Problem to work on:
Note the line containing "1 bedroom flat"; from it through the last line below, give only those lines again, exactly, both ends included, skipping pictures.

(Records supplied begins)

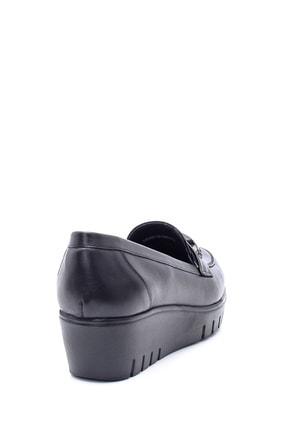 Derimod Kadın Deri Püskül Detaylı Dolgu Topuk Ayakkabı 3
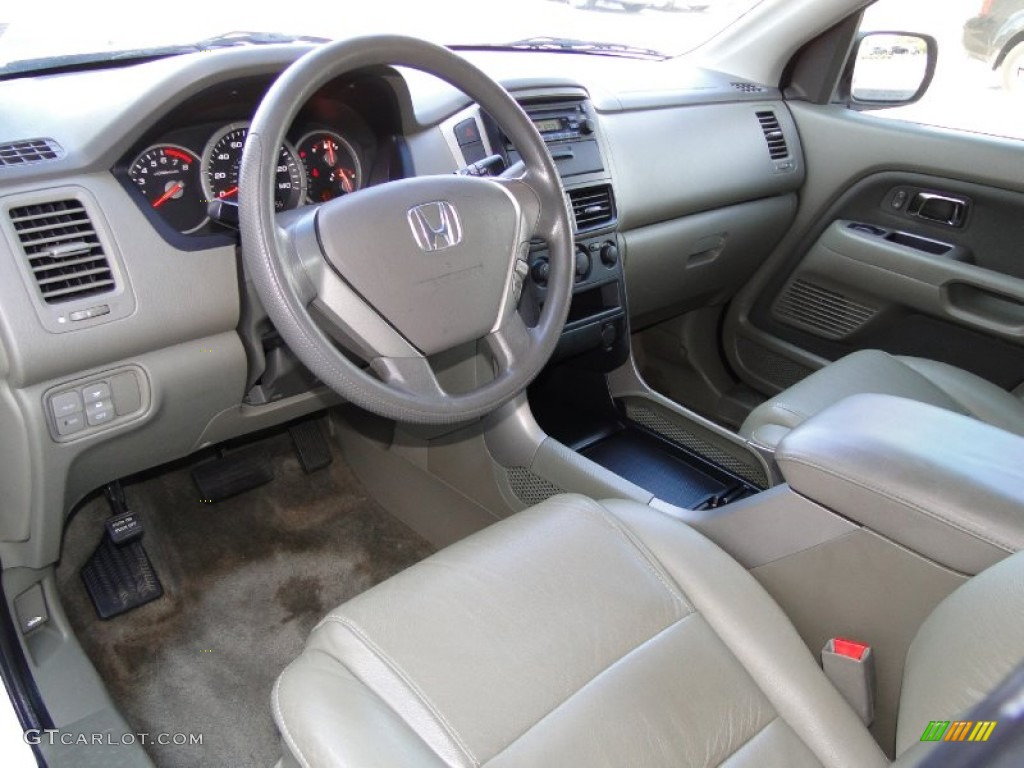 Saddle Interior 2006 Honda Pilot Lx Photo 59516064 Gtcarlot Com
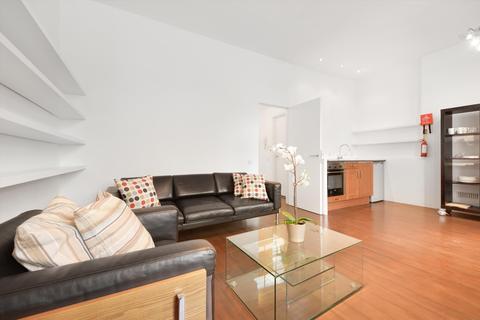 1 bedroom flat to rent - Craven Terrace, Hyde Park, London, W2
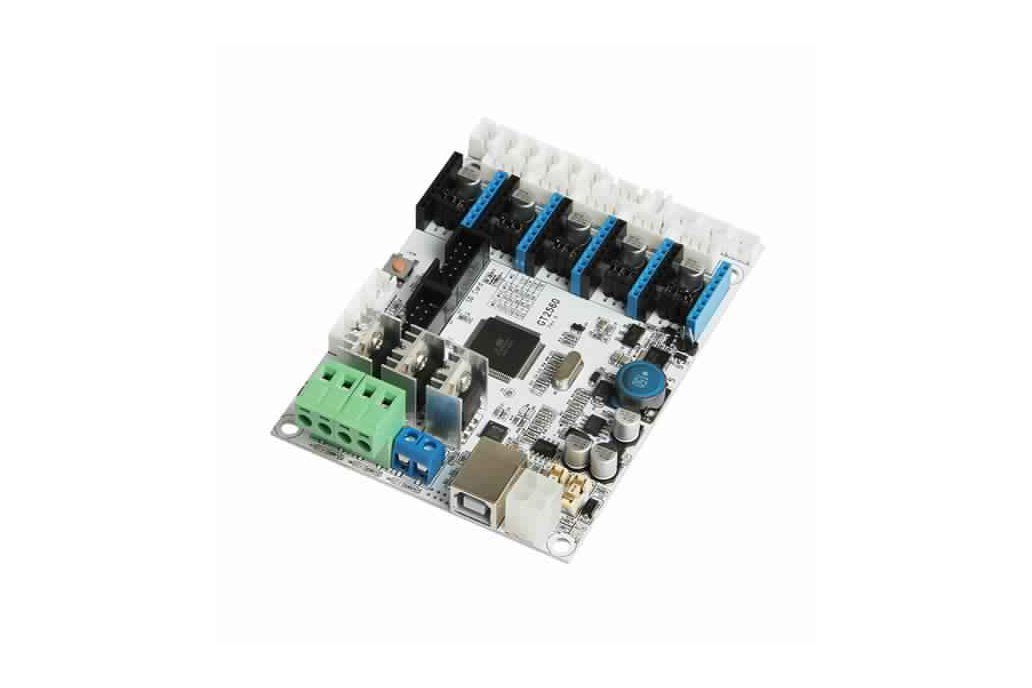 Geeetech® GT2560 3D Printer Controller Board  5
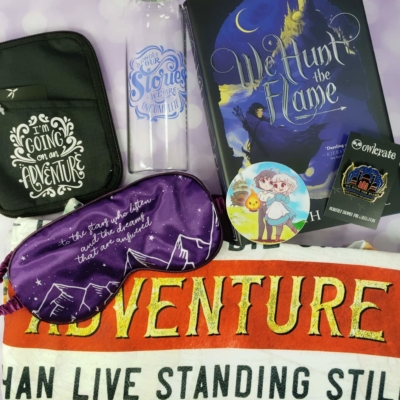 OwlCrate May 2019 Subscription Box Review + Coupon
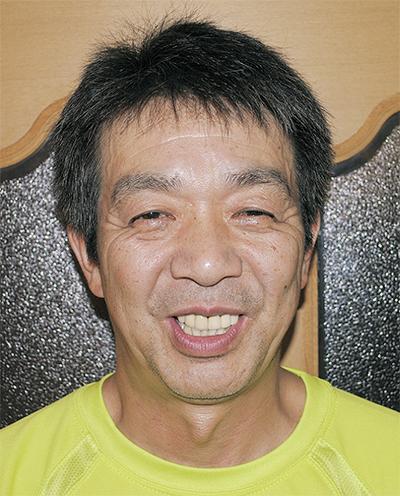 山口 増男さん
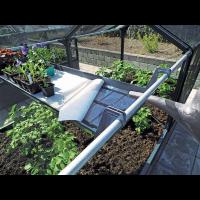 GrowCamp Potting Tray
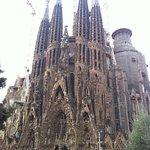 Photo de Leonardo Boutique Hotel Barcelona Sagrada Familia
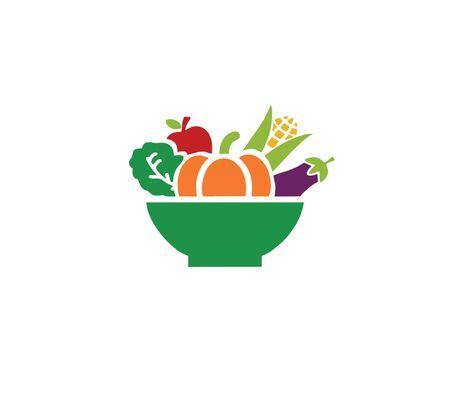 Vegetarian Logo Template Design Vector, restaurant logo, natural food Logo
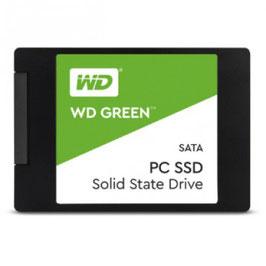 Disco Estado Solido WESTERN DIGITAL WDS480G2G0A , 480 GB, Serial ATA III, 545 MB/s, 6 Gbit/s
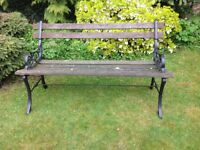 Very heavy (possible) cast iron and wooden slatted garden bench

(Records supplied ends)

Result of this task:
 1 bedroom flat to rent - Craven Terrace, Hyde Park, London, W2
 Geeetech® GT2560 3D Printer Controller Board  5
 OwlCrate May 2019 Subscription Box Review + Coupon
 山口 増男さん
 GrowCamp Potting Tray
 Photo de Leonardo Boutique Hotel Barcelona Sagrada Familia
 Vegetarian Logo Template Design Vector, restaurant logo, natural food Logo
 Disco Estado Solido WESTERN DIGITAL WDS480G2G0A , 480 GB, Serial ATA III, 545 MB/s, 6 Gbit/s
 Very heavy (possible) cast iron and wooden slatted garden bench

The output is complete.